• SOURCE RECORDS:
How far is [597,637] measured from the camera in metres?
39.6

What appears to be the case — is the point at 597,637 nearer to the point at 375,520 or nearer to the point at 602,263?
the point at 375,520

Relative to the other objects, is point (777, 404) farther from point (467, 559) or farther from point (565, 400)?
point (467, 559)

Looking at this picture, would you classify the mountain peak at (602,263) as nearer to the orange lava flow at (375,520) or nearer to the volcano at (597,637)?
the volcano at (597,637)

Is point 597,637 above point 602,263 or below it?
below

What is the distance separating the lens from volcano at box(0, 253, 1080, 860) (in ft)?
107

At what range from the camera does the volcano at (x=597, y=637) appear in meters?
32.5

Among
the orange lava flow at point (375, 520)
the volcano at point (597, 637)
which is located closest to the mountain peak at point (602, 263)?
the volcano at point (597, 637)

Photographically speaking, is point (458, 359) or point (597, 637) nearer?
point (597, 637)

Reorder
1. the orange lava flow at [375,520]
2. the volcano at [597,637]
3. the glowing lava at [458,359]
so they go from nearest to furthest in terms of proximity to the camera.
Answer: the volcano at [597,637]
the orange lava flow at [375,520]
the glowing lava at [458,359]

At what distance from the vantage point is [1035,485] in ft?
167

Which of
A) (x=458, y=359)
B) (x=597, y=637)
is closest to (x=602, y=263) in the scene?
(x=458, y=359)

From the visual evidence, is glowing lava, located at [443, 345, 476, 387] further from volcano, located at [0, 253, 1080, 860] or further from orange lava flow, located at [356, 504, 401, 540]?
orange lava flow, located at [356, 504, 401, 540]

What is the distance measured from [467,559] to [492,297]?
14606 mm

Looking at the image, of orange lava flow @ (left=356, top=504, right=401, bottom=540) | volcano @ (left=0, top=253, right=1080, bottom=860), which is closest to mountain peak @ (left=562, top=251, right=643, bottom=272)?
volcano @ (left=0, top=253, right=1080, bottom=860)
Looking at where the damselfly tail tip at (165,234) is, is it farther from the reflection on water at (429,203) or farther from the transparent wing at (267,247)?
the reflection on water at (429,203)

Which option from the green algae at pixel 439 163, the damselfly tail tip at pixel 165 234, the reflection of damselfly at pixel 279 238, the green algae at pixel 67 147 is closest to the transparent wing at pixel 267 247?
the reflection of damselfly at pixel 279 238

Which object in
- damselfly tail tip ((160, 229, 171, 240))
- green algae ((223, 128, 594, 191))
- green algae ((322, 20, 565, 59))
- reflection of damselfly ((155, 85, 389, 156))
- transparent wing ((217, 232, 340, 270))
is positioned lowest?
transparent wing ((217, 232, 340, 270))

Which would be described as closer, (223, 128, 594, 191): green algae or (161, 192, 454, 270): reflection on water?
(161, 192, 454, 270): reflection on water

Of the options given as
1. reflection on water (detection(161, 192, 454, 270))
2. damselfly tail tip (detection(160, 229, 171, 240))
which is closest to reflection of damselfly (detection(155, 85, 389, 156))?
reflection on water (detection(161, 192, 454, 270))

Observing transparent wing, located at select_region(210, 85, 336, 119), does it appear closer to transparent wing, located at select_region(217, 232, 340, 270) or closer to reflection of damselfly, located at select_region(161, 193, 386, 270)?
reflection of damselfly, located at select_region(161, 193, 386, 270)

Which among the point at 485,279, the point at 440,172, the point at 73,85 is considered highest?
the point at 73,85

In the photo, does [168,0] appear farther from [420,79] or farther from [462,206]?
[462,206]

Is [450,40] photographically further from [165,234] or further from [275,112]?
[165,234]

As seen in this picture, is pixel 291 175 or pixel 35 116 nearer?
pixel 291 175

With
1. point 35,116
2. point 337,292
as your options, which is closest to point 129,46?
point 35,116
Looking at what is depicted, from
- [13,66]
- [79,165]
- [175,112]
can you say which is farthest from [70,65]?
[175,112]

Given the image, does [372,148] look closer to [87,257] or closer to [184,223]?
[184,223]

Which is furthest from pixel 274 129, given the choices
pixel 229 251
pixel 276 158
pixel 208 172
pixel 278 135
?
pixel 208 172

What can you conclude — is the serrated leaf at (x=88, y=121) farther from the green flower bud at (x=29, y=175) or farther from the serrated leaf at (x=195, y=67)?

• SHORT EXERCISE: Rewrite the stretch of the listing above from the line containing "As seen in this" through the end of the listing, keeping every line and rescaling each coordinate in the answers by a factor of 1.7, rounded to whole numbers with halves rounded up. Leave every other line unchanged.

• TASK RESULT:
As seen in this picture, is pixel 291 175 or pixel 35 116 nearer?
pixel 495 298

With
1. point 35,116
2. point 337,292
as your options, which is closest to point 129,46?
point 60,197
Looking at what is depicted, from
- [13,66]
- [79,165]
- [175,112]
can you say which is farthest from [70,65]?
[298,190]

Given the image, does [372,148] look closer to [87,257] or closer to [184,223]?
[313,379]

Which is furthest from pixel 274 129, given the choices
pixel 229 251
pixel 276 158
pixel 208 172
pixel 278 135
?
pixel 354 292

What can you conclude — is the serrated leaf at (x=88, y=121) farther from the green flower bud at (x=29, y=175) or farther from the serrated leaf at (x=195, y=67)?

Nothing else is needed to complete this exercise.